While this recipe looks divine, I just have to comment on your cake stand and bundt pan. Such a beautiful combination!
Thank you for your kind words..The plate is from Willams and Sonoma , that place can be dangerous!! LOL
Love how this looks, and I always have amaretto in leftover from Christmas, so this would be a perfect use for it!
This would be perfect for Christmas, Frozen cherries could replace the fresh so easily.
I love this cake! It’s such a great way to use cherries, even though I don’t have any problems eating them plain!
Cherry and amaretto make a beautiful combo and party in one bite. And this beautiful bundt cake makes a lovely centerpiece or an excuse to have a small gathering.
I love a good bundt cake – the lines on that one are so crisp and perfect.
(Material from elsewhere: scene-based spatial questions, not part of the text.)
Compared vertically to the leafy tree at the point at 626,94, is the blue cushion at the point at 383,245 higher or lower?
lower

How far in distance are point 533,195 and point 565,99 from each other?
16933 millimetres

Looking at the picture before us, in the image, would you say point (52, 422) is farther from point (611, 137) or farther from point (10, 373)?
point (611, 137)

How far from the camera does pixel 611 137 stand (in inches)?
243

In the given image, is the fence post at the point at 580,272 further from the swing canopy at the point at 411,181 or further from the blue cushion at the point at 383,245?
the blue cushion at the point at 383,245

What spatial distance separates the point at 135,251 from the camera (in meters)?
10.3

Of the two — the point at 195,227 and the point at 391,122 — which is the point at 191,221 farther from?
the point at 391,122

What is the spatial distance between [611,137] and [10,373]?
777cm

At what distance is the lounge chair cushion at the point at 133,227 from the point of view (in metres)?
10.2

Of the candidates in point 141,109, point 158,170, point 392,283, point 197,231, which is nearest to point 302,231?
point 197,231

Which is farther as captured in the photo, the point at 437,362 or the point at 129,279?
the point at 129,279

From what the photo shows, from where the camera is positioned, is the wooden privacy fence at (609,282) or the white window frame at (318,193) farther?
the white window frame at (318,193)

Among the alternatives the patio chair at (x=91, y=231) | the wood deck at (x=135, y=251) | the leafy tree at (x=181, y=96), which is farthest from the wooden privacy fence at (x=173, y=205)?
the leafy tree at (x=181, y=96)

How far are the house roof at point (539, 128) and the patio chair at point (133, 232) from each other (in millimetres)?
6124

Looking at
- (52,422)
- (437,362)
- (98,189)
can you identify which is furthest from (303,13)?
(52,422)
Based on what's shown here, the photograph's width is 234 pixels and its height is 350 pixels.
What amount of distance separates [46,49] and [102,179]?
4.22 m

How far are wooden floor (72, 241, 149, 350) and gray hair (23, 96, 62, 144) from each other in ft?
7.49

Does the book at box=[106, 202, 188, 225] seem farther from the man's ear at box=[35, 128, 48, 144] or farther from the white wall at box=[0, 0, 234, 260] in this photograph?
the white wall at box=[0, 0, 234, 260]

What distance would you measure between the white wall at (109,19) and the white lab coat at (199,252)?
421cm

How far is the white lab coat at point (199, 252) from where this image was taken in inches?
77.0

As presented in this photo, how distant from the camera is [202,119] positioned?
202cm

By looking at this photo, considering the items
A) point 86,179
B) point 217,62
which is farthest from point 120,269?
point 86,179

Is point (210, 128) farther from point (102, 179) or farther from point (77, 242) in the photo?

This is a cake I want in my belly!
Cherry and amaretto are an unbeatable combo. Your bundt looks so moist and rich…what a beautiful dessert!
This is such a great cake! I love the addition of the amaretto to give it a little something extra.
This turns out so pretty!! Love the combination of cherry and amaretto, delicious!!
What a gorgeous cake and lovely combination. I would love to grab a slice.
I bought this bundt pan and when I use it people rave about the shape! It’s produces a stunning cake!! This is the perfect holiday cake and is absolutely divine!
So beautiful, and so good! Not one slice was leftover!
Good Grief Woman.. ๐ glad i found your Blog.. i want this pan… get me one please?? lol.. also why dont you use the amaretto for the icing too? before i read the recipe.. i thought she either used almond or amaretto .. you did both ..:D so Proud.. gotta make it!!!
Most people don’t like the harsh flavor like amaretto in a glaze that hasn’t been cooked . I totally would be okay with it to replace the almond extract with the amaretto . I also love love this pan..it cooks very even and it is beautiful. Put it on your wish list for Christmas . I know I have an amazon wish list that is growing LOL. Glad you found me !!
Yes Indeed.. im glad too <3
[…] Cherry Amaretto Bundt Cake […]
This looks so delicious! If I were to replace the fresh cherries with frozen, are there any other changes I would need to make to the recipe (in terms of prep or bake time)? Thanks in advance!
Typically I would say yes in swapping fresh and frozen but in this case I can not recommend it. I think the cherries would bleed in to the batter , Also I am not sure how they would bake if you didn’t defrost them. Sorry this makes this cake very seasonal.